This checks out logical speaking.

The FANG code basis are very large and date back years might not necessarily be using open source frameworks rather in house libraries and frameworks none of which are certainly available to Anthropic or OpenAI hence these models have zero visibility into them.

Therefore combined with the fact that these are not reasoning or thinking machines rather probabilistic (image/text) generators, they can't generate what they haven't seen.

  • No it doesn't check out. I think it's becoming abundantly clear LLMs learn in real time as they speak to you. There's a lot of denial and people claiming they don't learn that their knowledge is fixed on the training data and this is not even remotely true at all.

    LLMs learn dynamically through their context window and this learning is at a rate much faster than humans and often with capabilities greater than humans and often much worse.

    For a code base as complex and as closed source as google the problems an LLM faces is largely the same as a human. How much can he fit into the context window?

    • You're observing this "paradox", because what you call learning here is not learning in the ML sense; it's deriving better conclusions from more data. It's true for many ML methods, but it doesn't mean any actual learning happens.

      1 reply →

    • It checks out if you take into account most developers are actually rather mediocre outside of places where they spend an insane amount of time and money to get good devs (including but not limited to FANG)

  • That's why coding agents usually scans various files to figure out how to work in a particular codebase. I work with very large and old project, and Codex most of time manages to work with our frameworks.

  • Huh? I have over a hundred services/repos checked out locally, ranging from 10+ years old to new. I have no problem leveraging AI to work in this large distributed codebase.

    Even internal stuff is usable by the model because it’s a pattern matching machine and there should be documentation available, or it can just study the code like a human.

Not a FAANG engineer but also working at a pretty large company and I want to say you're spot on 1000%. It's insane how many "commenters" come out of the woodwork to tell you you're doing x or y wrong. They may not even frame it that way, but use a veneer of questions "what is your process like? Have you tried this product, etc." as a subtle way of completely dismissing your shared experience.

Same here. My take is that the codebase is too large and complex for it to find the right patterns.

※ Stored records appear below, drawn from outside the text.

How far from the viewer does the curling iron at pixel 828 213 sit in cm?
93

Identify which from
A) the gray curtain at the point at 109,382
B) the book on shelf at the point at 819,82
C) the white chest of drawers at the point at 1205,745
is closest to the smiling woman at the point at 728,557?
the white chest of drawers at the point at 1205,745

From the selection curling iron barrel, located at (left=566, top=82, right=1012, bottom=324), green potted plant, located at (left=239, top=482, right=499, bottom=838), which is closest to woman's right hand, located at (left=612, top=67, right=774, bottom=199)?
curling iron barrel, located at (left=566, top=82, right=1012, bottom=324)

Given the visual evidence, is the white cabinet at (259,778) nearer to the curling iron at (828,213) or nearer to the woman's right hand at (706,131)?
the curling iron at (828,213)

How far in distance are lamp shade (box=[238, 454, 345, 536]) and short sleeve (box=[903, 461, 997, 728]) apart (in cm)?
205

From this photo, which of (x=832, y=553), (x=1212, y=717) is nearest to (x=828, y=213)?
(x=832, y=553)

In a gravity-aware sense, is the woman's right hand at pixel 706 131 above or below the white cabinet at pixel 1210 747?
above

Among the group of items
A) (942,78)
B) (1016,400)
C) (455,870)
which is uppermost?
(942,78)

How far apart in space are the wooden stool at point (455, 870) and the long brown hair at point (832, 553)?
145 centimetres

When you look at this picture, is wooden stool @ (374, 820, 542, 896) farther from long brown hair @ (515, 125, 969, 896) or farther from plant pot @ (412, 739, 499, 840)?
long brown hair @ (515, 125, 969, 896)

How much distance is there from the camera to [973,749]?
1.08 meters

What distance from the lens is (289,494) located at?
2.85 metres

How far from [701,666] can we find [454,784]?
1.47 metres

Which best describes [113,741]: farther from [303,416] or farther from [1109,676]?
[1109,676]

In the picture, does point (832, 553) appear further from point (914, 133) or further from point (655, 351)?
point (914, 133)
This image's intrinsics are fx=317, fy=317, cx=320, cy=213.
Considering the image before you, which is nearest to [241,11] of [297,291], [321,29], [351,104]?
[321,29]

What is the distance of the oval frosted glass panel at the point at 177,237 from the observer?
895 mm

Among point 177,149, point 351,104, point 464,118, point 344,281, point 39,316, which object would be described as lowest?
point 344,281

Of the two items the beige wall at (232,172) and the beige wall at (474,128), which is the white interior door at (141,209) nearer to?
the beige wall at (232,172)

It does work sometimes. The smaller the task, the better.

  • Isn’t that fixed by having it create a plan, then you review it and say “x should do y instead”, it updates the plan, iterate then “build the plan”?

Can you elaborate on the shortcomings you find in professional setting that aren't coming up on personal projects? With it handling greenfield tasks are you perhaps referring to the usual sort of boilerplate code/file structure setup that is step 0 with using a lot of libraries?

>I am yet to successfully prompt it and get a working commit.

May I ask what you're working on?

Experience depends on which FAANG it is. Amazon for example doesn't allow Claude Code or Codex so you are stuck with whatever internal tool they have

Meta, despite competing with these, is open to let their devs use better off the shelf tools.

  • I work at aws and generally use Claude Opus 4.6 1M with Kiro (aws’s public competitor to Claude Code). My experience is positive. Kiro writes most of my code. My complaints:

    1. Degraded quality over longer context window usage. I have to think about managing context and agents instead of focusing solely on the task.

    2. It’s slow (when it’s “thinking”). Especially when it’s tasked with something simple (e.g., I could ask Claude Opus to commit code and submit for review but it’s just faster if I run the commands myself and I don’t want to have to think about conditionally switching to Haiku / faster models mid task execution).

    3. It often requires a lot of upfront planning and feedback loop set up to the extent that sometimes I wonder if it would’ve been faster if I did it myself.

    A smarter model would be great but there are bigger productivity gains to be had with a good set up, a faster model, and abstracting away the need to think about agents or context usage. I’m still figuring out a good set up. Something with the speed of Haiku with the reasoning of Opus without the overhead of having to think about the management of agents or context would be sweet.

    • > A smarter model would be great but there are bigger productivity gains to be had with a good set up, a faster model, and abstracting away the need to think about agents or context usage. I’m still figuring out a good set up. Something with the speed of Haiku with the reasoning of Opus without the overhead of having to think about the management of agents or context would be sweet.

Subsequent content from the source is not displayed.